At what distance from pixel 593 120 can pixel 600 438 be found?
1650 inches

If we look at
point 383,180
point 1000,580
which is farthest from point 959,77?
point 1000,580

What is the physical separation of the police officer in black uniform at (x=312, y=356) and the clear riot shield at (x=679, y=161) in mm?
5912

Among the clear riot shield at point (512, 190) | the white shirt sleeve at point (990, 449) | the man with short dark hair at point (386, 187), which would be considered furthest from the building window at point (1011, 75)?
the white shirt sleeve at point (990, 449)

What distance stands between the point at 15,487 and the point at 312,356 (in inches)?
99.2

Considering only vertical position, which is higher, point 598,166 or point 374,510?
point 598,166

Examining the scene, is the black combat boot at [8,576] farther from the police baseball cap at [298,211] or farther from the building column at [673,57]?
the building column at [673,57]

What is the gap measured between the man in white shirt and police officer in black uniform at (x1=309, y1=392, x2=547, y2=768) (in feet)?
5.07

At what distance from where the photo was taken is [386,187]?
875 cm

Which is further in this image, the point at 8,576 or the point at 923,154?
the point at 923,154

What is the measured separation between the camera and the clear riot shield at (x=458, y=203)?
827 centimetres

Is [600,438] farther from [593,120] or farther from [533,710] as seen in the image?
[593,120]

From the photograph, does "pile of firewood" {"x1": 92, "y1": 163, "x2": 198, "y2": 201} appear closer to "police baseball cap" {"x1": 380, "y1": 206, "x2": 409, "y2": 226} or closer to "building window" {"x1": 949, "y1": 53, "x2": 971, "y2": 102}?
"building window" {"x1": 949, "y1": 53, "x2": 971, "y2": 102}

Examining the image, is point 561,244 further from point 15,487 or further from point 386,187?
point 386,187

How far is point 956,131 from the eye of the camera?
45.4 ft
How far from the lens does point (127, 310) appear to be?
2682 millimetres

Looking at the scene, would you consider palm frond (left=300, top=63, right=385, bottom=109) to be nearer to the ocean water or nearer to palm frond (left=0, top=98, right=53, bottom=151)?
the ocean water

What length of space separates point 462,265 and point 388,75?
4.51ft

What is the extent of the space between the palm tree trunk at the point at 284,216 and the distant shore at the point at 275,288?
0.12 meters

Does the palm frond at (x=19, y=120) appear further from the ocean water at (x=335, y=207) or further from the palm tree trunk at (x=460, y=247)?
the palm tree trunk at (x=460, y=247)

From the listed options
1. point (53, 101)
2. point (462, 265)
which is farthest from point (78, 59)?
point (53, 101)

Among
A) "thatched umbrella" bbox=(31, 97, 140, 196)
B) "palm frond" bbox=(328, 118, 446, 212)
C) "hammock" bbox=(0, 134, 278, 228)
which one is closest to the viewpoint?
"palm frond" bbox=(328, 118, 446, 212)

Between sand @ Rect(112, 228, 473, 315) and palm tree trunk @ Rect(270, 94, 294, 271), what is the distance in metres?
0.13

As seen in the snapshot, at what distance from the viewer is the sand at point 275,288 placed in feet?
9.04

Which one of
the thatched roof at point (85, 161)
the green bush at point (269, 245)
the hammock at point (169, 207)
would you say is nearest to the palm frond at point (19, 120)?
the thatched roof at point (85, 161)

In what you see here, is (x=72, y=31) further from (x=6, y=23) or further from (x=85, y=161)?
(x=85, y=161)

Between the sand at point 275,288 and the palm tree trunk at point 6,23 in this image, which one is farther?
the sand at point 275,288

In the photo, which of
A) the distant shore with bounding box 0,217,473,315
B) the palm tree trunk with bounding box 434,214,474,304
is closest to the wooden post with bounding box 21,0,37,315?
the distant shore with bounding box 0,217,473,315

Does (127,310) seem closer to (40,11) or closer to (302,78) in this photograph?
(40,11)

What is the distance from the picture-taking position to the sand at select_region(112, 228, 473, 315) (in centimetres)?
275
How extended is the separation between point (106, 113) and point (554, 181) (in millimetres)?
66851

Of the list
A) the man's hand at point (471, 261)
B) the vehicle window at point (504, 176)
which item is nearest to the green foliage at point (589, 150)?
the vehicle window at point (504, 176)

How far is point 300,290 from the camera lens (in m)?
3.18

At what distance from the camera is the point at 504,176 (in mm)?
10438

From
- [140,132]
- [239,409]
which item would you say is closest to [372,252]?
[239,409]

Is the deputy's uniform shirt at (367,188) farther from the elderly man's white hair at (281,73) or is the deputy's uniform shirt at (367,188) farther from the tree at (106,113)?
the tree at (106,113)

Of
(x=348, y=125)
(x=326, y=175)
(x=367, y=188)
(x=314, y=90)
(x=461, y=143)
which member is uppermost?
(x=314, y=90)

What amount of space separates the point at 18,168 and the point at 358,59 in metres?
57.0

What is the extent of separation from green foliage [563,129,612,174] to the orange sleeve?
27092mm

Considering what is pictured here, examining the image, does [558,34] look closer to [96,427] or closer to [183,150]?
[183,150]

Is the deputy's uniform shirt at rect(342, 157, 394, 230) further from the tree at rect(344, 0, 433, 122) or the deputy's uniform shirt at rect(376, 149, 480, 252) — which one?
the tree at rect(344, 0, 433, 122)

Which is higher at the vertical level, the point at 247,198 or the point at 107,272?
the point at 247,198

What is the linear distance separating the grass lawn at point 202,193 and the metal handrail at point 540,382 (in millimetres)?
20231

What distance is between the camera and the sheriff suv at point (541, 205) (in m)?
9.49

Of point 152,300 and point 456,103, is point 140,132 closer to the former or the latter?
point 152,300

◇ ◇ ◇ ◇ ◇

• _Goal of the exercise_: Extract each record, keeping it identical to the original.

• _Solution to the exercise_:
At what distance from pixel 593 120 can pixel 600 438 be found?
1650 inches

If we look at
point 383,180
point 1000,580
which is farthest from point 959,77?
point 1000,580

What is the physical separation of the police officer in black uniform at (x=312, y=356) and the clear riot shield at (x=679, y=161) in mm?
5912

Among the clear riot shield at point (512, 190) | the white shirt sleeve at point (990, 449) | the man with short dark hair at point (386, 187), which would be considered furthest from the building window at point (1011, 75)?
the white shirt sleeve at point (990, 449)

What distance stands between the point at 15,487 and the point at 312,356 (in inches)?
99.2

Considering only vertical position, which is higher, point 598,166 or point 374,510?
point 598,166

Examining the scene, is the black combat boot at [8,576] farther from the police baseball cap at [298,211] or farther from the building column at [673,57]?
the building column at [673,57]

What is the gap measured between the man in white shirt and police officer in black uniform at (x1=309, y1=392, x2=547, y2=768) (in feet)?
5.07

At what distance from where the photo was taken is [386,187]?
875 cm

Which is further in this image, the point at 8,576 or the point at 923,154?
the point at 923,154

What is the measured separation between the camera and the clear riot shield at (x=458, y=203)?
827 centimetres

Is [600,438] farther from [593,120] or farther from [533,710] as seen in the image?
[593,120]

From the photograph, does "pile of firewood" {"x1": 92, "y1": 163, "x2": 198, "y2": 201} appear closer to "police baseball cap" {"x1": 380, "y1": 206, "x2": 409, "y2": 226} or closer to "building window" {"x1": 949, "y1": 53, "x2": 971, "y2": 102}?
"building window" {"x1": 949, "y1": 53, "x2": 971, "y2": 102}

Examining the image, is point 561,244 further from point 15,487 or further from point 386,187?
point 386,187

How far is point 956,131 from the eye of the camera?
45.4 ft
How far from the lens does point (127, 310) appear to be?
2682 millimetres

Looking at the scene, would you consider palm frond (left=300, top=63, right=385, bottom=109) to be nearer to the ocean water or nearer to palm frond (left=0, top=98, right=53, bottom=151)?
the ocean water

What length of space separates point 462,265 and point 388,75?
4.51ft

What is the extent of the space between the palm tree trunk at the point at 284,216 and the distant shore at the point at 275,288?
0.12 meters

Does the palm frond at (x=19, y=120) appear further from the ocean water at (x=335, y=207) or further from the palm tree trunk at (x=460, y=247)?
the palm tree trunk at (x=460, y=247)

From the listed options
1. point (53, 101)
2. point (462, 265)
which is farthest from point (78, 59)?
point (53, 101)

Among
A) "thatched umbrella" bbox=(31, 97, 140, 196)
B) "palm frond" bbox=(328, 118, 446, 212)
C) "hammock" bbox=(0, 134, 278, 228)
which one is closest to the viewpoint?
"palm frond" bbox=(328, 118, 446, 212)

Between sand @ Rect(112, 228, 473, 315) and palm tree trunk @ Rect(270, 94, 294, 271), what is the distance in metres?
0.13

As seen in the snapshot, at what distance from the viewer is the sand at point 275,288 placed in feet?
9.04

Which one of
the thatched roof at point (85, 161)
the green bush at point (269, 245)
the hammock at point (169, 207)
would you say is nearest to the palm frond at point (19, 120)?
the thatched roof at point (85, 161)

In what you see here, is (x=72, y=31) further from (x=6, y=23) or further from (x=85, y=161)?
(x=85, y=161)

Between the sand at point 275,288 and the palm tree trunk at point 6,23 in this image, which one is farther?
the sand at point 275,288

In the photo, which of
A) the distant shore with bounding box 0,217,473,315
B) the palm tree trunk with bounding box 434,214,474,304
is closest to the wooden post with bounding box 21,0,37,315?
the distant shore with bounding box 0,217,473,315

Does (127,310) seem closer to (40,11) or closer to (302,78) in this photograph?
(40,11)

What is the distance from the picture-taking position to the sand at select_region(112, 228, 473, 315) (in centimetres)?
275
How extended is the separation between point (106, 113) and point (554, 181) (in millimetres)?
66851

Of the list
A) the man's hand at point (471, 261)
B) the vehicle window at point (504, 176)
which item is nearest to the green foliage at point (589, 150)?
the vehicle window at point (504, 176)

How far is point 300,290 from the camera lens (in m)?
3.18

At what distance from the camera is the point at 504,176 (in mm)?
10438

From
- [140,132]
- [239,409]
which item would you say is closest to [372,252]?
[239,409]

Is the deputy's uniform shirt at (367,188) farther from the elderly man's white hair at (281,73) or is the deputy's uniform shirt at (367,188) farther from the tree at (106,113)?
the tree at (106,113)

Of
(x=348, y=125)
(x=326, y=175)
(x=367, y=188)
(x=314, y=90)
(x=461, y=143)
which member is uppermost?
(x=314, y=90)

What amount of space separates the point at 18,168 and the point at 358,59 in metres?
57.0

What is the extent of separation from green foliage [563,129,612,174] to the orange sleeve?
27092mm

Considering what is pictured here, examining the image, does [558,34] look closer to [96,427] or closer to [183,150]?
[183,150]

Is the deputy's uniform shirt at rect(342, 157, 394, 230) further from the tree at rect(344, 0, 433, 122) or the deputy's uniform shirt at rect(376, 149, 480, 252) — which one?
the tree at rect(344, 0, 433, 122)

Which is higher at the vertical level, the point at 247,198 or the point at 107,272?
the point at 247,198

What is the linear distance separating the grass lawn at point 202,193 and the metal handrail at point 540,382 (in millimetres)?
20231

What distance is between the camera and the sheriff suv at point (541, 205) (in m)?
9.49

Of point 152,300 and point 456,103, is point 140,132 closer to the former or the latter?
point 152,300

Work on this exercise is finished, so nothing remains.